Small-index subgroups of SL(3,Z) I would like to know the smallest-index subgroups of ${\rm SL}(3,\mathbb{Z})$.
The smallest I could find has even entries $a_{3,1}$ and $a_{3,2}$,
along the bottom row.  I could not figure out whether there are
subgroups of index $2$ or $3$.
A search found lots of information about ${\rm SL}(2,\mathbb{Z})$,
but not about ${\rm SL}(3,\mathbb{Z})$.
 A: You don't need the congruence subgroup property to see that this group has no proper subgroups of index less than $7$, in other words that it has no nontrivial homomorphism to $S_6$. 
Nor do you need a presentation of the group; all you need is that it is generated by six elements satisfying certain relations, and a little patience.
Let $x_{i,j}$ be the matrix with $1$ on the diagonal, $1$ in the $(i,j)$, spot, and $0$ otherwise. It is not hard to see, by row reduction, that $SL(3,\mathbb Z)$ is generated by these elements. When $i$, $j$, and $k$ are distinct then $x_{i,j}$ is the commutator of $x_{i,k}$ and $x_{k,j}$, and also $x_{i,j}$ commutes with $x_{i,k}$ and with $x_{k,j}$.
Now suppose for contradiction that $S_6$ has elements $x_{i,j}$ satisfying these same relations and not all equal to the identity. No $x_{i,j}$ can be the identity because then by taking commutators they all would be the identity. Being a commutator, $x_{i,j}$ must belong to $A_6$. It is the commutator of $x_{i,k}$ and $x_{k,j}$, two elements of $A_6$ that commute with it.
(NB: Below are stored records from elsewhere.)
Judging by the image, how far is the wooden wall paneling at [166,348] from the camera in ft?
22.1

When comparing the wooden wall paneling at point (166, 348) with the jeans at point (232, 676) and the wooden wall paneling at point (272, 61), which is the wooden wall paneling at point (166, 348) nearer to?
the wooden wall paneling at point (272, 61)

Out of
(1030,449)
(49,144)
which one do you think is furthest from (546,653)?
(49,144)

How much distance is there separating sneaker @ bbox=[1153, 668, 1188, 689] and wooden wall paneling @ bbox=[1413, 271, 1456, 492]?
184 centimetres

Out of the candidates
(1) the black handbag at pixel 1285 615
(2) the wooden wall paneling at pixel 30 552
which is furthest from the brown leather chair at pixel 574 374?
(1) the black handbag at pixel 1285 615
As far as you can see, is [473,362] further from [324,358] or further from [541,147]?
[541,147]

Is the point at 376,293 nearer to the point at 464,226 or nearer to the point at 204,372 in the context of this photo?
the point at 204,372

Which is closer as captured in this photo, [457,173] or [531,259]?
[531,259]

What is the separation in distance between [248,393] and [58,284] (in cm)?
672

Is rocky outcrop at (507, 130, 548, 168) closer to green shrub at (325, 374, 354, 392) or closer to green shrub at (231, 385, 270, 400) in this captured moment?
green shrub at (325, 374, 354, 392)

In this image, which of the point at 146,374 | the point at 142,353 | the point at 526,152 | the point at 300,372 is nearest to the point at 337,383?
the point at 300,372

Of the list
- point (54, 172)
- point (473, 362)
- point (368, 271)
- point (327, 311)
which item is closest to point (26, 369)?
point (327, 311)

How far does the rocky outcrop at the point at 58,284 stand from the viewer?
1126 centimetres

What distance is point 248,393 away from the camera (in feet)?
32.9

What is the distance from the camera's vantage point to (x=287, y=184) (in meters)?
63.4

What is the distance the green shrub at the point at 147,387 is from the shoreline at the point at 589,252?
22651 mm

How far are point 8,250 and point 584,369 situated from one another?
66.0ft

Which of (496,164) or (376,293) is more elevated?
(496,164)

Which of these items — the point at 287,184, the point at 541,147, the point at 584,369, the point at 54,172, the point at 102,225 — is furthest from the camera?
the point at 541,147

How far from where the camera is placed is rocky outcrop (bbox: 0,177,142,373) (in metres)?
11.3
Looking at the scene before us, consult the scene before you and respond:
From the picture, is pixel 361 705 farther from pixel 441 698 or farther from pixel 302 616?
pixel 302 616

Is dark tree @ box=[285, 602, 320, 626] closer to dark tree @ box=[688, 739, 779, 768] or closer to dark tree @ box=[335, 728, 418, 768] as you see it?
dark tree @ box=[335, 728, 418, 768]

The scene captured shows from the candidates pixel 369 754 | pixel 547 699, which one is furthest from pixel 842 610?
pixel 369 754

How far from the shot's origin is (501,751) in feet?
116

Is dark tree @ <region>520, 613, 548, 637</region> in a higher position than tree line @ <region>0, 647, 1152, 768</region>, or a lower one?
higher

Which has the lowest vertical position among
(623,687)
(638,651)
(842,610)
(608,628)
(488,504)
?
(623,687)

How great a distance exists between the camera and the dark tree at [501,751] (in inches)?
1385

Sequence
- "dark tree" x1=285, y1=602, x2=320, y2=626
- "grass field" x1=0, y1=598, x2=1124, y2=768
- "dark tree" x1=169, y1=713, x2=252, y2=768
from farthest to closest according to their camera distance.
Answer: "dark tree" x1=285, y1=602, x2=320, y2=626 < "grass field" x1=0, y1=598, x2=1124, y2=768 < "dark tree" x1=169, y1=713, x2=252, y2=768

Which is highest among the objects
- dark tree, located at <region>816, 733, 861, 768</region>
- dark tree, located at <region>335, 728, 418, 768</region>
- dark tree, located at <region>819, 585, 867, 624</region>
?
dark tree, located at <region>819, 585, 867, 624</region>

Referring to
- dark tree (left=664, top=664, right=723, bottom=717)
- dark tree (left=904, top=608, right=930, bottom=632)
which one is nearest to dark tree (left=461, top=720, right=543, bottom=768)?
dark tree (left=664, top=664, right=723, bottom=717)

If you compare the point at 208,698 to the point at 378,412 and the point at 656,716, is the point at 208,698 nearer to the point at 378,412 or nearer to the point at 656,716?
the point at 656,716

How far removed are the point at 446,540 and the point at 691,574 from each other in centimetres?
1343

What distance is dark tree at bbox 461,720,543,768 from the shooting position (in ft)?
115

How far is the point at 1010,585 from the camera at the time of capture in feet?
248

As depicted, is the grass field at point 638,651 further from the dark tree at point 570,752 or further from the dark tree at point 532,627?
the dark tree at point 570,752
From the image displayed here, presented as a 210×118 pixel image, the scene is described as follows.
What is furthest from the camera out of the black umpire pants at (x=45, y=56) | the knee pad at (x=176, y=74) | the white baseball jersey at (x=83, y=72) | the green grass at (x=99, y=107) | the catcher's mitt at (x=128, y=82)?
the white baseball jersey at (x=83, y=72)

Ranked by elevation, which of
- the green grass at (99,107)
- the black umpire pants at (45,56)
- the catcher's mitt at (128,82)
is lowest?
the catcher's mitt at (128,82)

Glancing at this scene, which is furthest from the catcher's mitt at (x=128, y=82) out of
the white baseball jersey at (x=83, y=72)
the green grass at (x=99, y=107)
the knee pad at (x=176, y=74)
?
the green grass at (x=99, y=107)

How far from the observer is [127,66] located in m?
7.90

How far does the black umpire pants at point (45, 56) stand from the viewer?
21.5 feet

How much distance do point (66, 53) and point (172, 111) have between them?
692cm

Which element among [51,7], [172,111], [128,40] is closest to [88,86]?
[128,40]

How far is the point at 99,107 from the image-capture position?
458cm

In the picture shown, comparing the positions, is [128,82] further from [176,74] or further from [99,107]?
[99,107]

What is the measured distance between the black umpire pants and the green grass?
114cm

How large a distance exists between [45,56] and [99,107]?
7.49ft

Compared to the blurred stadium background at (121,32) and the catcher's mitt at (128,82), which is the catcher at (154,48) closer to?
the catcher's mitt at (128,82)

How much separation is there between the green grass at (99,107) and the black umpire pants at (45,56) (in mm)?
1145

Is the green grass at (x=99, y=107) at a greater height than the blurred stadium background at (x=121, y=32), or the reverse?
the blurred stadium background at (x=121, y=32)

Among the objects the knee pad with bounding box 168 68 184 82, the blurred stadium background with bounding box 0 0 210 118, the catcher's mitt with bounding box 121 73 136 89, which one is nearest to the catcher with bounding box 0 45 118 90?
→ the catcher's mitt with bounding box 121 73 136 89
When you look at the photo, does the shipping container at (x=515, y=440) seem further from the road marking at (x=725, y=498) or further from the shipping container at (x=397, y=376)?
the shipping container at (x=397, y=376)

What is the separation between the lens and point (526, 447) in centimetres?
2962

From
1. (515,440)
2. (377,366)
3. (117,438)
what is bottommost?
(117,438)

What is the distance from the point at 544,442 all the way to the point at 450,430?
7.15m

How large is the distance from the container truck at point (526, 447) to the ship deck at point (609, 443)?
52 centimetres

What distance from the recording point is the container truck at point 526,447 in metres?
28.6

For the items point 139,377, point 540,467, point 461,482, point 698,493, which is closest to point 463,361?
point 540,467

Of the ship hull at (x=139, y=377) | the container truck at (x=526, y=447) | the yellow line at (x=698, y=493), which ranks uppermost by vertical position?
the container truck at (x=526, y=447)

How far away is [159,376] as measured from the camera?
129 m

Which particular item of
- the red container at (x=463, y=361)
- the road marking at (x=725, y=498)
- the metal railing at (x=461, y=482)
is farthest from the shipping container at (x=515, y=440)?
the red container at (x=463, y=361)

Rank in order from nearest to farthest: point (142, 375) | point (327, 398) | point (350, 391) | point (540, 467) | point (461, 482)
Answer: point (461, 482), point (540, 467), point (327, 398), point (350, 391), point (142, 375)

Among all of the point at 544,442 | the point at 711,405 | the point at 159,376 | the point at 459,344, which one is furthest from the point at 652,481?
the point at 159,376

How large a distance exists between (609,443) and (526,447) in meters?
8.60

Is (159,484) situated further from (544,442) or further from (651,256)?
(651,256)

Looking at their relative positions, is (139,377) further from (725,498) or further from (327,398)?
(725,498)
Looking at all cases, you see that the only nontrivial elements of $A_6$ whose centralizers are nonabelian are those of the form $(ab)(cd)$, product of two disjoint $2$-cycles. If $x_{i,j}=(ab)(cd)$ then $x_{i,k}$ and $x_{k,j}$ must be elements of its centralizer and again of the same type. But the only such elements are $(ab)(cd)$, $(ac)(bd)$, $(ad)(bc)$, $(ab)(ef)$, and $(cd)(ef)$. There are only a few possibilities for pairs of these whose commutator is $(ab)(cd)$. You'll find that none of them will lead to a solution, a choice of $x_{i,j}$ for all $i$ and $j$.
A: To fill in the comments, there are basically two serious issues involved.
1) You want to know that every subgroup of finite index in $\mathrm{SL}(3,\mathbb{Z})$ contains some congruence kernel: the kernel of the natural reduction homomorphism induced by $\mathbb{Z} \rightarrow \mathbb{Z}/n\mathbb{Z}$.  In other words, the original group satisfies the congruence subgroup property (as HW comments).   This is already quite nontrivial to prove and evolved from work of Bass-Lazard-Serre here followed by more definitive work by Bass-Milnor-Serre here.
(There is some exposition in the last part of my 1980 Springer Lecture Notes 789.)
2) Now you have to pin down the maximal subgroups of a typical finite group $\mathrm{SL}(3,n)$ and pull these back to the big group in order to sort out which give you subgroups of minimal index there.   Maximal subgroups of the finite groups in question have been extensively studied, especially over finite fields, but in this case some trial-and-error leads pretty quickly to the number 7, as indicated by Aakumadula.  This results from the first possibility $n=2$, where you get the simple nonabelian group $\mathrm{SL}(3,2)$ of order $ 8 \cdot 3 \cdot 7$, from the general formula for a prime $p$ given by $p^3 (p^2-1)(p^3-1)$.  Here there is a maximal parabolic subgroup of index 7.  
The search for maximal subgroups is itself a major project, for which I don't have all relevant references at hand.   But over a field some basic insight comes from algebraic groups, where you see that a maximal (closed) proper subgroup will be either parabolic or reductive.    I'm not sure in the special case at hand how hard it is to pin down the maximal subgroups of the various finite groups directly.
ADDED: As pointed out in comments, it's possible here to rule out subgroups of index 2 or 3 by combining the known commutator group result with a study of actions of the big group on left cosets of a hypothetical subgroup.   But a systematic study (especially for other Chevalley-type groups) probably requires something like the program I've sketched above.   Given the congruence subgroup property, the study of subgroups of finite index then reduces quickly to the study of finite groups of the same type over finite rings and then prime fields.   In your case, this helps to provide a conceptual answer to such questions as:  Why does $\mathrm{SL}(3, \mathbb{Z})$ have a subgroup of index 7? 
There is a vast literature by now on maximal subgroups of known finite simple groups, by people including Aschbacher, Kleidman, Liebeck, Scott, Seitz, ....   An older brief survey by Kleidman-Liebeck, with an impressive bibliography, appeared in Geom. Dedicata 25 (1988).   For your specific group there are very old results, but the general approach is more unified even though intricate.